Until 1998, Western Australian law apparently mirrored that of Queensland, though it was never clarified by case law or legislation. Following the 1998 announcement of the prosecution of two Perth doctors for performing an illegal abortion—the first such prosecution in over 30 years—a private member's bill was introduced by Cheryl Davenport, a member of the Australian Labor Party in the Upper House of the Western Australian parliament to amend the law.

Child destruction laws

Each state and territory has its own criminal code relating to child destruction. The offence is called "killing unborn child" and can be committed only around the time of childbirth in Queensland, Western Australia, and the Northern Territory. It is called "causing death of child before birth" in Tasmania. In South Australia, it comes under the heading of "abortion". The definition is somewhat broader in the Australian Capital Territory, and comparably broad to English law in Tasmania and South Australia. The offence was abolished in Victoria by the Abortion Law Reform Act 2008.
New South Wales does not have a child destruction enactment, but the Crimes Amendment Act 2005 amended the Crimes Act 1900 so that s 4 now defines "grievous bodily harm" as including "the destruction of the foetus of a pregnant woman, whether or not the woman suffers any other harm". This was further amended by the Abortion Law Reform Act 2019 to "the destruction of the foetus of a pregnant woman, whether or not the woman suffers any other harm."

Statistics

There is a lack of consistent data collection standards across states due to differences in definitions, making it difficult or impossible to accurately quantify the number of abortions performed in Australia each year. There were an average of 75,700 Medicare-funded procedures that could result in an "abortive outcome" performed each year from 1995 to 2004, but this figure includes miscarriages as well as terminations. On the other hand, many women who have medical abortions performed at private hospitals may not claim the Medicare rebate.
South Australia is the only state which collects and publishes data on abortions.

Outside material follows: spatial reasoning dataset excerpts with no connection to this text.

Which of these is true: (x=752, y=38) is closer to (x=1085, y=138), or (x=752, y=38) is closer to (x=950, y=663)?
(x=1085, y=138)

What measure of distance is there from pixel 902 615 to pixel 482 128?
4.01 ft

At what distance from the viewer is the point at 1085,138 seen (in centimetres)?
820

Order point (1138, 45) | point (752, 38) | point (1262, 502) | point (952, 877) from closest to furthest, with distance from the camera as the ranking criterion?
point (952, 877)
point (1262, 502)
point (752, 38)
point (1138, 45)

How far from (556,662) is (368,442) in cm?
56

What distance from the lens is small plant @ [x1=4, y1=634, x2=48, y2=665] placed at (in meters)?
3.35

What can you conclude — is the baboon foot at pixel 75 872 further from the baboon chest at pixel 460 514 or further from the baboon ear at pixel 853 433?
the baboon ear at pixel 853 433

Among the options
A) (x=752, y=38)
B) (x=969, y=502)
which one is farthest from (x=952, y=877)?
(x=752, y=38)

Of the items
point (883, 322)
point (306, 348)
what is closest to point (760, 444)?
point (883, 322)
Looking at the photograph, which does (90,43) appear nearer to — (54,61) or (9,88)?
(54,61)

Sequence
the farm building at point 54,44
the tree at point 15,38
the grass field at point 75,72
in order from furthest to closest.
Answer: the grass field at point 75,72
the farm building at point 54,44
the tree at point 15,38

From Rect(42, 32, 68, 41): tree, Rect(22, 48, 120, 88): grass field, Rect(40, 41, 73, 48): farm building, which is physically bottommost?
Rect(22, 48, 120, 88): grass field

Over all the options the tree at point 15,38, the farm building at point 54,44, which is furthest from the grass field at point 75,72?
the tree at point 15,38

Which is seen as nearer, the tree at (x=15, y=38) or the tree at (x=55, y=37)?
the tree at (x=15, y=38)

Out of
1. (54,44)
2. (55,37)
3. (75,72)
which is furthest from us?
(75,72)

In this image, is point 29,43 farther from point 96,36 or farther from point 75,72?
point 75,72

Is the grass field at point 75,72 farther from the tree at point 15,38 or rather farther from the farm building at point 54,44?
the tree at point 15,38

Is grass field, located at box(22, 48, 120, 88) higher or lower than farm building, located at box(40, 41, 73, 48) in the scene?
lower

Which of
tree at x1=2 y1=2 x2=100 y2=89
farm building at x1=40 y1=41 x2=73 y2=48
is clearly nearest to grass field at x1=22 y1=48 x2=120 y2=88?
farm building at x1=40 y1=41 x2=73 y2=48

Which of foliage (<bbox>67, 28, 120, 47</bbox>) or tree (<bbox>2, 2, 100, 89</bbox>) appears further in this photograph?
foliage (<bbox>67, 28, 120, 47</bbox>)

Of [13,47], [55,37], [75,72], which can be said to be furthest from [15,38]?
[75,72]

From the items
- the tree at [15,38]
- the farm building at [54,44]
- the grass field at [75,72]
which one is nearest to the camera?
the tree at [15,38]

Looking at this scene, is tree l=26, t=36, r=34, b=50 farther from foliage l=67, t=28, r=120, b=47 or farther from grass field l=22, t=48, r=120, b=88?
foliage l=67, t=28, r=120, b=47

In 2002 there were 5147 medical abortions performed in South Australia, or 17.2 per 1000 women aged 15–44. Projected nationally, this would suggest that about 73,300 abortions were performed nationwide. This does not take into account differences between states. For example, unpublished data from Western Australia estimates a rate of 19.4 terminations per 1000 women in the same age bracket, which would indicate about 82,700 abortions projected nationally.
The South Australian data also indicates that the vast majority of abortions performed 1994–2002 occurred before 14 weeks gestation. Less than 2% took place at or after 20 weeks.

Public opinion

Since at least the 1980s, opinion polls have shown a majority of Australians support abortion rights, and that support for abortion is increasing.